• Verilen metin:
....

24 Nisan 2007 Salı

İslam Hukukuna Göre
RECM CEZASI
İslam'ın, zina suçu için koyduğu nihai cezanın ne olduğu, müslüman alim ve yorumcular tarafından en çok tartışılan ve kesin bir sonuca ulaşılamayan konuların başında gelmektedir. Bu tartışma, özellikle evli olarak zina eden kadın ve erkeğe verilecek ceza üzerinde yoğunlaşmaktadır. Bu tartışmalara dikkatlice bakıldığında, problemin “sünnetin dinin ikinci temel kaynağı olarak kabul edilip edilmemesi” ile doğrudan alakalı olduğu apaçık anlaşılıyor. Çünkü bu iki kaynakta zina suçu için öngörülen cezalar farklılık arz etmektedir.
Kitap-Sünnet bütünlüğüne ve ayrılmazlığına inanan alimlerin çoğunluğuna göre problem yok: Kur’an, bekar-evli ayırımı yapmadan zina suçu için 100 sopa vurulmasını umumi bir şekilde emretmiş, Hz. Peygamber ise, bu umumi hükmü bekarlara tahsis ederek (özelleştirerek) evliler için yeni bir hüküm olarak, taşlanarak öldürülme (“recm”) cezasını koymuştur. Sünnetin, dinin ikinci kaynağı olduğunu kabul etmeyenlerle, modernistler ise bu konuda daha farklı düşünmektedirler.Bunların bir kısmı, sünneti tamamen red ettikleri için, Kur’anda açıkça yer almayan bir hükmün -Sünnette yer alsa dahi- İslami olarak kabul edilmesinin söz konusu olmayacağını ve İslamın zina için koyduğu tek cezanın bekar-evli ayırımı olmaksızın 100 sopa olduğunu iddia etmektedirler. Sünneti, dinin ikinci kaynağı olarak kabul ettikleri halde, Hz. Peygamberin recm uygulamalarının Kur’an ayetlerinin inişinden önce olduğunu, dolayısıyla 100 sopa cezasının recmi neshettiğini ve bekar-evli herkesi kapsadığını iddia eden Müslüman bilginler de vardır.
Recm cezası açıkça Kur’anda yer almadığı için buna karşı çıkan görüşlerden sarf-ı nazar ediyoruz; bizi ilgilendiren, Hz. Peygamberin bu konudaki uygulamalarının nasıl anlaşılması ve yorumlanması gerektiğidir. İşte bu konudaki hadisleri, hadislerle ilgili görüşleri ve tartışmaları ayrıntılı olarak ele alan ve aktaran bir eser bu soruya cevap bulmaya çalışmaktadır. Sözkonusu çalışma Yusuf Ziya KESKİN’in “RECM CEZASI” –Ayet ve Hadis Tahlilleri- adlı kitabıdır. (Beyan yay.)
Yazar, zina suçu ve cezası hakkında yapılan çalışmaları kısaca tanıttıktan, İslam öncesi kültürlerde ve Cahiliyye döneminde zina suçuna verilen cezaya da temas ettikten sonra meselenin Kur’an-ı Kerimde ve Hadislerde nasıl ele alındığına geçmektedir.

....

• Veri bölümü:
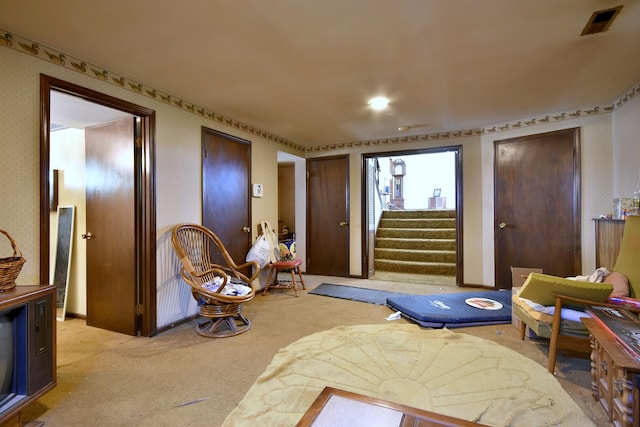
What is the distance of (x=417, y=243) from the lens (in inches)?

....

• Alıştırmalar:
• a. Recm cezasıyla ilgili metinde tanıtılan "RECM CEZASI" adlı kitabın yazarı kimdir?
• b. Lütfen recm cezasıyla ilgili metinden, "Yazar, zina suçu" sözlerinin bulunduğu yerden başlayıp "ele alındığına geçmektedir." sözlerinden sonra durarak o bölümü harfi harfine aktarın.

• Beklenen cevaplar:
• a. Yusuf Ziya KESKİN.

• b.
Yazar, zina suçu ve cezası hakkında yapılan çalışmaları kısaca tanıttıktan, İslam öncesi kültürlerde ve Cahiliyye döneminde zina suçuna verilen cezaya da temas ettikten sonra meselenin Kur’an-ı Kerimde ve Hadislerde nasıl ele alındığına geçmektedir.